Keesokan harinya Ghani terpaksa harus lembur karena ada beberapa pekerjaan yang penting untuk diselesaikan, sedangkan Dennis pamit untuk pulang duluan. Ghani baru menyelesaikan pekerjaannya sekitar jam Sembilan malam, satu jam kemudian ia sudah berada di rumah. Ia agak terkejut begitu melihat sebuah mobil sedan berwarna hitam terparkir didepan rumahnya. Ia berjalan mendekat melewati mobil untuk memasuki teras rumahnya namun langkahnya terhenti ketika melihat didalam mobil ternyata ada sepasang kekasih yang tengah asik berciuman.
Ghani menggelengkan kepalanya, bergerutu didalam hati kenapa harus didepan rumah orang? Bermobil kok gak punya modal ngajak pacarnya mojok di suatu tempat yang lebih keren. Tapi, semakin ia perhatikan sepasang kekasih itu tampak familiar baginya. Barulah ketika mereka melepas pagutannya Ghani melihat dengan jelas wajah sepasang kekasih itu.
Betapa syoknya mereka ketika aksi mereka ternyata dipergoki oleh Ghani, namun Ghani lebih syok lagi karena orang yang berada didalam mobil itu ternyata adalah kekasihnya bersama dengan adikknya.
***
Ghani masuk ke rumah diikuti oleh Nesya yang memanggilnya tapi tak dihiraukan oleh Ghani, dibelakang Nesya juga ada Dennis yang mengikutinya. Ghani begitu marah dan kecewa hingga tidak tau harus berkata apa. Ia hanya bisa melihat raut muka Nesya yang kelihatan habis nangis dan juga Dennis yang terlihat malu.
“Itu gak seperti yang lo liat.” Nesya membuka suara.
Ghani memandang Dennis yang masih diam tertunduk.
“Yang kalian lakukan di mobil memangnya ngapain?”

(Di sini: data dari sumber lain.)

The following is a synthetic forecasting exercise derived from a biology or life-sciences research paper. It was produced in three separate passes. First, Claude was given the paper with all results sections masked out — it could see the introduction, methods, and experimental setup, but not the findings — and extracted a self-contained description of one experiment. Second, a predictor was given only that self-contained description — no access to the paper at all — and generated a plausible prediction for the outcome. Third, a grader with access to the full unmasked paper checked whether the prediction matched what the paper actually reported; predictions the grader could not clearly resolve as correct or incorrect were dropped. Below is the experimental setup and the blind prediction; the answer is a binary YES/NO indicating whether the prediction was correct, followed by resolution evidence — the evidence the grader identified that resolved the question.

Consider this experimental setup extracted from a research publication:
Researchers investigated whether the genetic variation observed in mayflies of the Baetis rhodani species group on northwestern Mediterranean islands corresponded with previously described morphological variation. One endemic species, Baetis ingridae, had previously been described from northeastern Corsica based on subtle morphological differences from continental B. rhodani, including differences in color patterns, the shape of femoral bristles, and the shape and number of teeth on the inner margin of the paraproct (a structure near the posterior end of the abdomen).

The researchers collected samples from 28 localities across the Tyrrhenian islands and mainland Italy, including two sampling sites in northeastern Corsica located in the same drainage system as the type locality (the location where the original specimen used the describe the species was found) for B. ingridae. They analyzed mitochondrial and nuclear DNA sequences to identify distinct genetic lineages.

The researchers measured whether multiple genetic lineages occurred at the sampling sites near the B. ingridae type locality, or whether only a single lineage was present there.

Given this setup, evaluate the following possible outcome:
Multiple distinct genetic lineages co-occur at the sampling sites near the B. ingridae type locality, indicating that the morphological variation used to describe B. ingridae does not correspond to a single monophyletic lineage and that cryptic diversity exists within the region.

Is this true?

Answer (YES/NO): NO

Nesya tidak menjawab, ia menggigit bibir bawahnya dan tertunduk.
“Dennis, ada yang mau kamu bicarakan gak?”
Pria itu mengangkat wajahnya dengan sorot mata kesedihan. “Maafin aku.”
“Kalian….. Apakah ada sesuatu yang terjadi diantara kalian?”
Keduanya tidak menjawab.
“Udah ketauan dan gak ada yang mau ngaku?”
“Maafin aku, ini semua salah aku. Aku yang suka sama Nesya.” Pengakuan Dennis membuat jantung Ghani mencelos. Ia tidak percaya bahwa kecurigaannya beberapa bulan yang lalu ternyata benar adanya.
“Nesya pun juga punya perasaan yang sama kan?” Ghani melihat Nesya diam saja. “Kalau enggak, ngapain kalian ciuman didalam mobil?”
“Sebenarnya, itu semacam perpisahan.” Ujar Dennis lagi.
“Perpisahan? Berarti benar kalian pacaran dibelakang ku?”
“Bukan, bukan itu maksudnya. Kita gak pacaran.” Sangkal Nesya.
“Mau pacaran atau enggak itu hanyalah sebuah status, tapi perasaan kalian udah terlihat jelas. Kalian udah mengkhianati aku. Pacar dan kakak kandungmu sendiri, Nes.” Untung belum jadi suami, bagaimana jadinya jika semua itu terjadi ketika mereka sudah menikah?
Ghani berbalik dan berjalan menuju kamarnya, membantingnya dengan keras lalu menangis sejadi-jadinya. Malam ini terungkap sudah apa yang menjadi kegelisahan hatinya.